Australia's attack could become the best in the world, according to the coach Mickey Arthur. The Australians arrived in Sydney on Saturday ahead of the second Test against India, which starts on January 3 at the SCG, and they go into the game with a 1-0 lead following the strong performance of their three fast bowlers in Melbourne.

James Pattinson was Man of the Match for the second time in his three-Test career, Ben Hilfenhaus showed how much he has improved over the past year, and Peter Siddle's aggression and skill helped him dismiss Sachin Tendulkar in both innings. Australia are expected to retain the attack, which also includes the offspinner Nathan Lyon, in Sydney.

However, Ryan Harris has also joined the squad after recovering from his injuries, and as a proven Test performer will be ready should any member of the incumbent trio falter. The 18-year-old Pat Cummins, who made a remarkable debut in Johannesburg in November, will also be in the mix whenever he recovers fully from his foot problem.

Over the past few months, Australia have also used Mitchell Starc and Trent Copeland, while Shane Watson's medium pace will also be important when he returns to the side. Arthur said he was impressed by the depth in the pace stocks.

"I thought we had 15 players that can play international cricket at any given time," Arthur told reporters on Saturday. "Hopefully by the end of the summer we might have 22 guys that can do that because we need to build up our strength in depth, which we are doing now. But I do think this pace attack has the potential to become the best in the world."

Between them, the fast men took 19 of India's wickets at the MCG, the only exception being the final dismissal of the match, when Umesh Yadav lofted Lyon to long-on. However, Arthur did not expect a four-man pace attack to be on the cards at the SCG, despite the presence of Harris in the squad.

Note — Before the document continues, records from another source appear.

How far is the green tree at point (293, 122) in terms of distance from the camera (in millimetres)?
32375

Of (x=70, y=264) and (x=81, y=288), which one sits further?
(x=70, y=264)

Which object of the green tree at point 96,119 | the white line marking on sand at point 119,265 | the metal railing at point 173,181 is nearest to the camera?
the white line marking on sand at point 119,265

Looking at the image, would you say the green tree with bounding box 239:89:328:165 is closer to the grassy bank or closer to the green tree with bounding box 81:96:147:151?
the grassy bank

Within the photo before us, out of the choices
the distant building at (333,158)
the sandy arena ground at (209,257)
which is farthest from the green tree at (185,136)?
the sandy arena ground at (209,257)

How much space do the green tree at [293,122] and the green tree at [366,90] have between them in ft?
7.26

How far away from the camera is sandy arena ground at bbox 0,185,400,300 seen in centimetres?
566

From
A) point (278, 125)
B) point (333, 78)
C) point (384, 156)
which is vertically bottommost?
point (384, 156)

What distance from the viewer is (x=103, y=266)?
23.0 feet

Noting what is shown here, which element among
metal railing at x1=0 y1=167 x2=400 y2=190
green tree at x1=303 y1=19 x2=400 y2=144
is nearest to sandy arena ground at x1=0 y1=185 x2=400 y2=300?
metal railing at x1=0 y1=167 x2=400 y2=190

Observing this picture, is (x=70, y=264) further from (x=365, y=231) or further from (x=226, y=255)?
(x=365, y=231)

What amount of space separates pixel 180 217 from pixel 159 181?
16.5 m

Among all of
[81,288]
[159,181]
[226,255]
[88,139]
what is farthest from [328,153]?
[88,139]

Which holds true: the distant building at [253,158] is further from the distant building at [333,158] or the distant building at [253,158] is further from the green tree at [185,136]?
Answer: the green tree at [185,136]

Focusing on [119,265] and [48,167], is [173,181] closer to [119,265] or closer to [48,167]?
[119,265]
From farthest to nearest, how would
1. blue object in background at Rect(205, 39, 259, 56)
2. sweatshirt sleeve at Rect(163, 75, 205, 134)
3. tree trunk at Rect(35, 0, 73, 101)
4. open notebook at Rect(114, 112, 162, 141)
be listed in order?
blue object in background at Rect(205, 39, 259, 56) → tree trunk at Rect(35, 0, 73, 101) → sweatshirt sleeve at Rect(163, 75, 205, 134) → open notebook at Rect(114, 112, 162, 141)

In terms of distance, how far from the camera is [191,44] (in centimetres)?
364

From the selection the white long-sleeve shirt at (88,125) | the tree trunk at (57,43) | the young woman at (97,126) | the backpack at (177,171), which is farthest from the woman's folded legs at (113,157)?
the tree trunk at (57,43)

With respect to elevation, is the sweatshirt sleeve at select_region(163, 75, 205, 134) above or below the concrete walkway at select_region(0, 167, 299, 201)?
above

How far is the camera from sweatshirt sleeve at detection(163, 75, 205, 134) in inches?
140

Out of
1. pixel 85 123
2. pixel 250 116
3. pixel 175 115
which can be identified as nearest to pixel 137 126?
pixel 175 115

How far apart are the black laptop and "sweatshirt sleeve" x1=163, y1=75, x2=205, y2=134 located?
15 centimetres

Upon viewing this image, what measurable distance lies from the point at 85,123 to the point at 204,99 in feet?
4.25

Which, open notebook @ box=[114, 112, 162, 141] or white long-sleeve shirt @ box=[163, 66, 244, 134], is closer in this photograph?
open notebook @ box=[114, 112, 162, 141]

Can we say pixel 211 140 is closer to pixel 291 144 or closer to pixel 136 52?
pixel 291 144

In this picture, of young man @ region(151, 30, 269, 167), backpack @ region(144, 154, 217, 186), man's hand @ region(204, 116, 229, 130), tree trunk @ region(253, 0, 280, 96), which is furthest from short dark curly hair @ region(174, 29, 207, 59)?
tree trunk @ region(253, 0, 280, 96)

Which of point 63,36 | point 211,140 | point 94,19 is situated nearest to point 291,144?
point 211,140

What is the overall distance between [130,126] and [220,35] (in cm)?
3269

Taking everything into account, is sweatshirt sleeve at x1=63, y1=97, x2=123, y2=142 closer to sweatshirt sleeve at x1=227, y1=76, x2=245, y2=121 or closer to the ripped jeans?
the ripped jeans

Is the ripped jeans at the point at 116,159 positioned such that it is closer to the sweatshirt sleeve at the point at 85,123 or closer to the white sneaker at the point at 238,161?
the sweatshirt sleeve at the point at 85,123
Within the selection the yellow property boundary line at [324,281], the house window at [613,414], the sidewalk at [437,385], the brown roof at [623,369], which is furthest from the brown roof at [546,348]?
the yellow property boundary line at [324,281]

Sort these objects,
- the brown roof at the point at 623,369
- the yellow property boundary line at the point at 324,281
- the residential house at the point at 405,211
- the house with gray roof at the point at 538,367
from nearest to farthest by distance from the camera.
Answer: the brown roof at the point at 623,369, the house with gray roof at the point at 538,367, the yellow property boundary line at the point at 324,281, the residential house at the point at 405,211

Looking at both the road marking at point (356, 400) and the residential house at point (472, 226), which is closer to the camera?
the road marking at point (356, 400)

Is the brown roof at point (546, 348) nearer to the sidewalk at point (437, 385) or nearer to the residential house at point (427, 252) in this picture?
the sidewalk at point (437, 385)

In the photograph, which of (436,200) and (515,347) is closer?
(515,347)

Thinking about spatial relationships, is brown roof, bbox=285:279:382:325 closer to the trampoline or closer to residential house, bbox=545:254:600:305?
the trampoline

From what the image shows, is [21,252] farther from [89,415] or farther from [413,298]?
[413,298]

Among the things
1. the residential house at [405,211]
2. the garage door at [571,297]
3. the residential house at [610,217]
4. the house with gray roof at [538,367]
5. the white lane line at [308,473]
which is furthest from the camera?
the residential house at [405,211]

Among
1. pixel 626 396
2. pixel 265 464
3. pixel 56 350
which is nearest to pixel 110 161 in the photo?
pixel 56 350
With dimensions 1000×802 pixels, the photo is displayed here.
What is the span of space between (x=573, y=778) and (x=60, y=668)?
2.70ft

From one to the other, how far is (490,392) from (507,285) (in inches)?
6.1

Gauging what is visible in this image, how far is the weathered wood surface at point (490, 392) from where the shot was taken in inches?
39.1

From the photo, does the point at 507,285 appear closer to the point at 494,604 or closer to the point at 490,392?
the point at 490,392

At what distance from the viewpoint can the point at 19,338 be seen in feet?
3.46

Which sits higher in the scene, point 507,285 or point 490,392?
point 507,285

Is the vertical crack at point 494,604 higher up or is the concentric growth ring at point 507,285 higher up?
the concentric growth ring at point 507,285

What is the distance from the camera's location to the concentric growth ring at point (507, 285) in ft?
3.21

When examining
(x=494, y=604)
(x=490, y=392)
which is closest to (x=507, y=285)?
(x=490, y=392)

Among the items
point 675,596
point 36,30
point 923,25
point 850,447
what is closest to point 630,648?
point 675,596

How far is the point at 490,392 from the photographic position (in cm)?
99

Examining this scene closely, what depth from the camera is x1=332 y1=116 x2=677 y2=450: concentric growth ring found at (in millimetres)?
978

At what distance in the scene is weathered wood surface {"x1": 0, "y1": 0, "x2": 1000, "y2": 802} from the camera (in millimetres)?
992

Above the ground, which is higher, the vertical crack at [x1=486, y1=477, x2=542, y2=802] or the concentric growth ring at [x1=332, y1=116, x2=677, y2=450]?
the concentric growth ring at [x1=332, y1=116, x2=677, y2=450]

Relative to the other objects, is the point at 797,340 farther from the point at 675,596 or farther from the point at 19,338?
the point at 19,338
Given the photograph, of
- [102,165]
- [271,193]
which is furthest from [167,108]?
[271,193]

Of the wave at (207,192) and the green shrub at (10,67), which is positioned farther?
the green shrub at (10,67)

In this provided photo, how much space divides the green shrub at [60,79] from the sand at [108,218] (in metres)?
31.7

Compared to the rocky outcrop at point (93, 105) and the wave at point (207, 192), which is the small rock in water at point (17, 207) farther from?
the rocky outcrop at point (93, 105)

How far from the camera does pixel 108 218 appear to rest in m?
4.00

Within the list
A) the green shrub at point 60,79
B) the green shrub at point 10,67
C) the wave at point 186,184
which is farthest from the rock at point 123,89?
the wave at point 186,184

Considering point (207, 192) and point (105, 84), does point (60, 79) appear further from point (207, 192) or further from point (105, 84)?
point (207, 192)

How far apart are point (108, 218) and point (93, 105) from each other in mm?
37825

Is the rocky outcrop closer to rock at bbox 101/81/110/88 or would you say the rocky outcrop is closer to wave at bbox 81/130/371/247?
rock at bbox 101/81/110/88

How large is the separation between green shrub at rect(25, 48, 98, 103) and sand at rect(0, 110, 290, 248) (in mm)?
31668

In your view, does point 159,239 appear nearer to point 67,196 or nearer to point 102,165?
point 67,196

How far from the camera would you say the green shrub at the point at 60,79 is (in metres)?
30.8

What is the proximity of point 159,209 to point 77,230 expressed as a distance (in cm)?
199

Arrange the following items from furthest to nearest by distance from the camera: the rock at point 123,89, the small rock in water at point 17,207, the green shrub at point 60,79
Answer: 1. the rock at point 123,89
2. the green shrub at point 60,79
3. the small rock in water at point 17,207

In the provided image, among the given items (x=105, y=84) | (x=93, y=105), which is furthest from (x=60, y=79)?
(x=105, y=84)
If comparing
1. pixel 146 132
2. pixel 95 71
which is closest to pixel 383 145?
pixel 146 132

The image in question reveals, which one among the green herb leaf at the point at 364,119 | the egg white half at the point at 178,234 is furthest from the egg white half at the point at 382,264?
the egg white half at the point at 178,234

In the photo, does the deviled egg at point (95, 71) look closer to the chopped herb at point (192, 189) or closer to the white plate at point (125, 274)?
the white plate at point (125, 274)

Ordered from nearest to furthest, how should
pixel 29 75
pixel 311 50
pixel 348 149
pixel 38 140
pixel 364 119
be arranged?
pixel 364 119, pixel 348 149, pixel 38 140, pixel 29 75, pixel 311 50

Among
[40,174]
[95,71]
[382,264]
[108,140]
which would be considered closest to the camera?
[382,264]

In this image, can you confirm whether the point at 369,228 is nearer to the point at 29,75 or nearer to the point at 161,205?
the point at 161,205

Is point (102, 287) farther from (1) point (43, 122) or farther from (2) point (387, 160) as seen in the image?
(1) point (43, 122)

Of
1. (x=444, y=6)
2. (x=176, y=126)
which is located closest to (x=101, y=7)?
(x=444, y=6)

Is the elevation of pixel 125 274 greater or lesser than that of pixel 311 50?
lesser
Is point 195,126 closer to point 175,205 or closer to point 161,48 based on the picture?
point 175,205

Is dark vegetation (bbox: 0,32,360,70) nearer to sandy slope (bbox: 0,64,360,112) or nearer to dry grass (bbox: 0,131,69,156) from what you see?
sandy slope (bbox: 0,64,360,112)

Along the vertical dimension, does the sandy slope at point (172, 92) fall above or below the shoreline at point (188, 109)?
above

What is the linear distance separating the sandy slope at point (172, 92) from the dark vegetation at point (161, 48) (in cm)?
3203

"I'm pretty loath to go into any Test match without a spinner," Arthur said. "Obviously conditions will determine that, but the SCG has normally got a history of favouring spin down the line.

"There is absolutely no doubt that they [India] will try and go after him [Lyon]," Arthur said. "But Nathan is a pretty skilful offspinner and I reckon that will develop into a very interesting contest. I think we'll get a lot of overs out of Nathan if it's a typical SCG wicket and I've got full confidence in his ability."

Arthur was also confident that Australia's top order could do the job against India, including Shaun Marsh, who was out to poor strokes in both innings in Melbourne. Together with David Warner and Ed Cowan, Marsh is part of an inexperienced top three, but Arthur believes they can become a strong group.

"I think we just need to give them time, especially our younger players at one, two and three," Arthur said. "David Warner is going to be a great player in all three forms of the game, same with Shaun Marsh. I think Ed Cowan gave us that stability that we were looking for, especially in the first innings."

The Australians will train at the SCG on Sunday morning.